The ANU issue is a result of poor planning. They should have been predicting the growth in student population and doing something about it starting years back. Ultimately the VC needs to take responsibility for letting things reach this state of affairs.

Having said that, housing as a whole is a joke in the ACT. In this city, surrounded by (and including) lots and lots and lots of nothing there is no reason why houses should be as obscenely expensive as they are. The ACT gov’t is complicit in this, propping up prices by pricing new land even higher than surrounding, existing land. They have not kept their own promise to release affordable lots of land in the 60000-120000 range.

As the OP says, he pops out to say how much he is doing (to line the pockets of developers) and then disappears to count the money he’s made off of stamp duty, land sales and rates.

There needs to be a serious investigation in to the links between gov’t and property developers I reckon.

VYBerlinaV8_the_one_they_all_copy4:09 pm 15 Feb 10

I’ve got three 2 bedroom units just finishing being renovated this week, and we already have paid up tenants waiting to move in. The rental market is unbelievably tight for anything that’s not a total dump (and even dumps get moved fairly quickly). People need to get smarter about this (ie setting up to share 4 bedroom homes). Unfortunately, some of the larger building projects are only just coming back on line after financing delays.

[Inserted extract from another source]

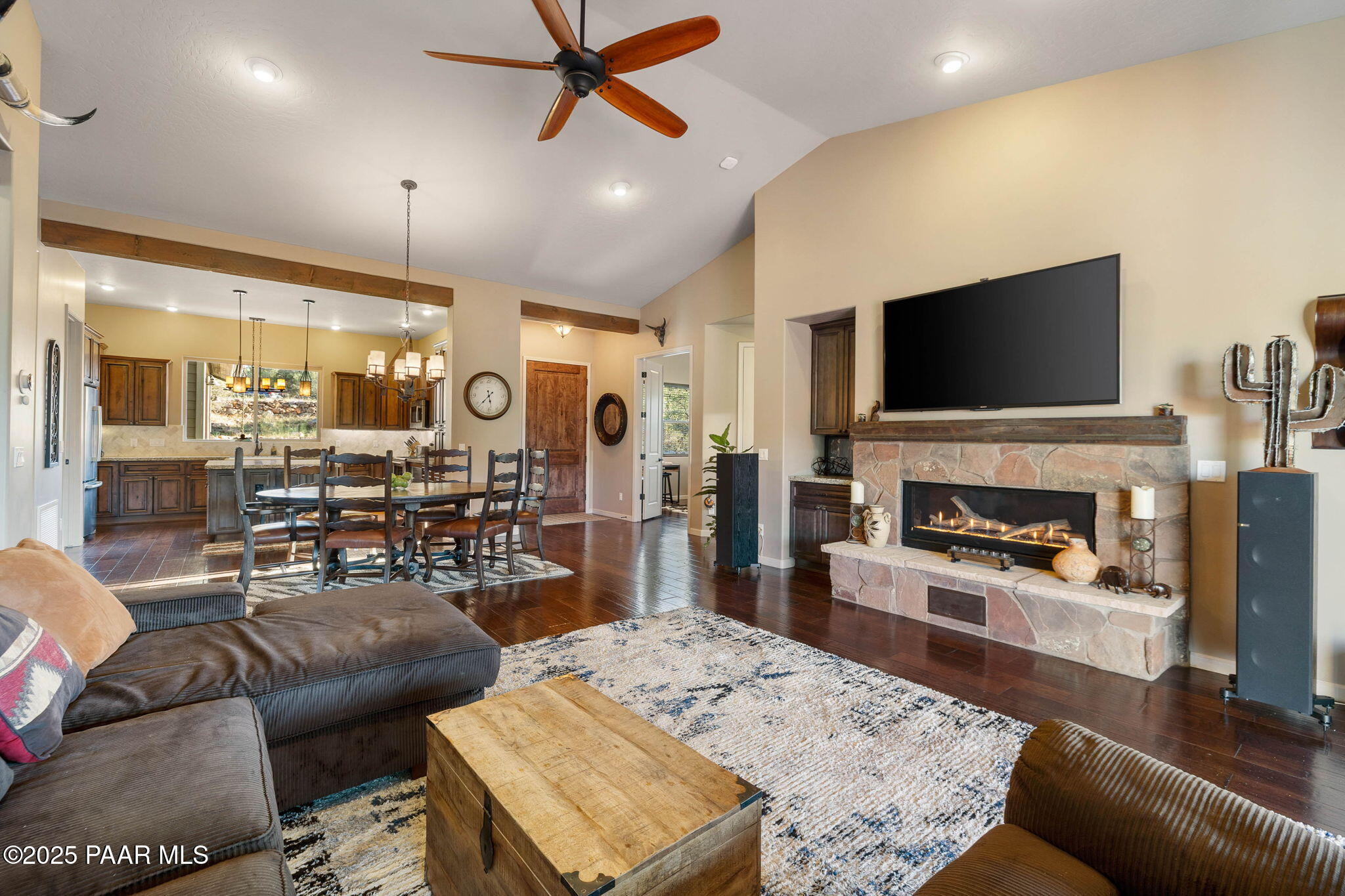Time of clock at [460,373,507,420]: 5:37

A problem is that once you rent out some rooms, you are up for land tax, about $3000 a year depending where you live. Over a 40 week year this represents another $75 per week you have to tack onto the rent.

Ends up kinda expensive for the student.

The ANU sold off loads of residential properties that were previously available for student accommodation, going back ten years or so. Plenty of people were asking where ANU students who came to Canberra were supposed to live.

I can’t see why Stanhope should be blamed for the ANU’s short sightedness.

p1 said :

Maybe this explains the calls I have had the last four nights at midnight from someone from Pakistan with very poor english skills? (so poor all I could work out was that he was from Pakistan).

Ah, so that’s what all those calls I’ve been getting were about! I thought it was one of those pesky telemarketers trying to sell me something – or maybe trying to get my bank account details – or, maybe I have won a lottery that I didn’t enter?

Maybe this explains the calls I have had the last four nights at midnight from someone from Pakistan with very poor english skills? (so poor all I could work out was that he was from Pakistan).

We’ve had tons of Couch Surfing requests from international (and some aussie) students who are just coming here now to ‘look for accommodation’…

We’ve turned them all down since no doubt they would be stuck for a month or two trying to find something!

Just out of curiosity, how much would one charge for a boarder in a spare room?

There’s never enough housing, oh well too bad too sad.

James-T-Kirk9:55 am 15 Feb 10

Bugga,

I have a little rental that I am more than happy to offer to groups at a mere $250/pw per person.

I thing the correct phrase is ‘supply and demand’…
🙂

Hmm – this would be a very good time to offer a homestay room – you can charge 200.00 a week for a furnished room and supplied meals. Tax free too. Pity I’ve got no spare rooms any more!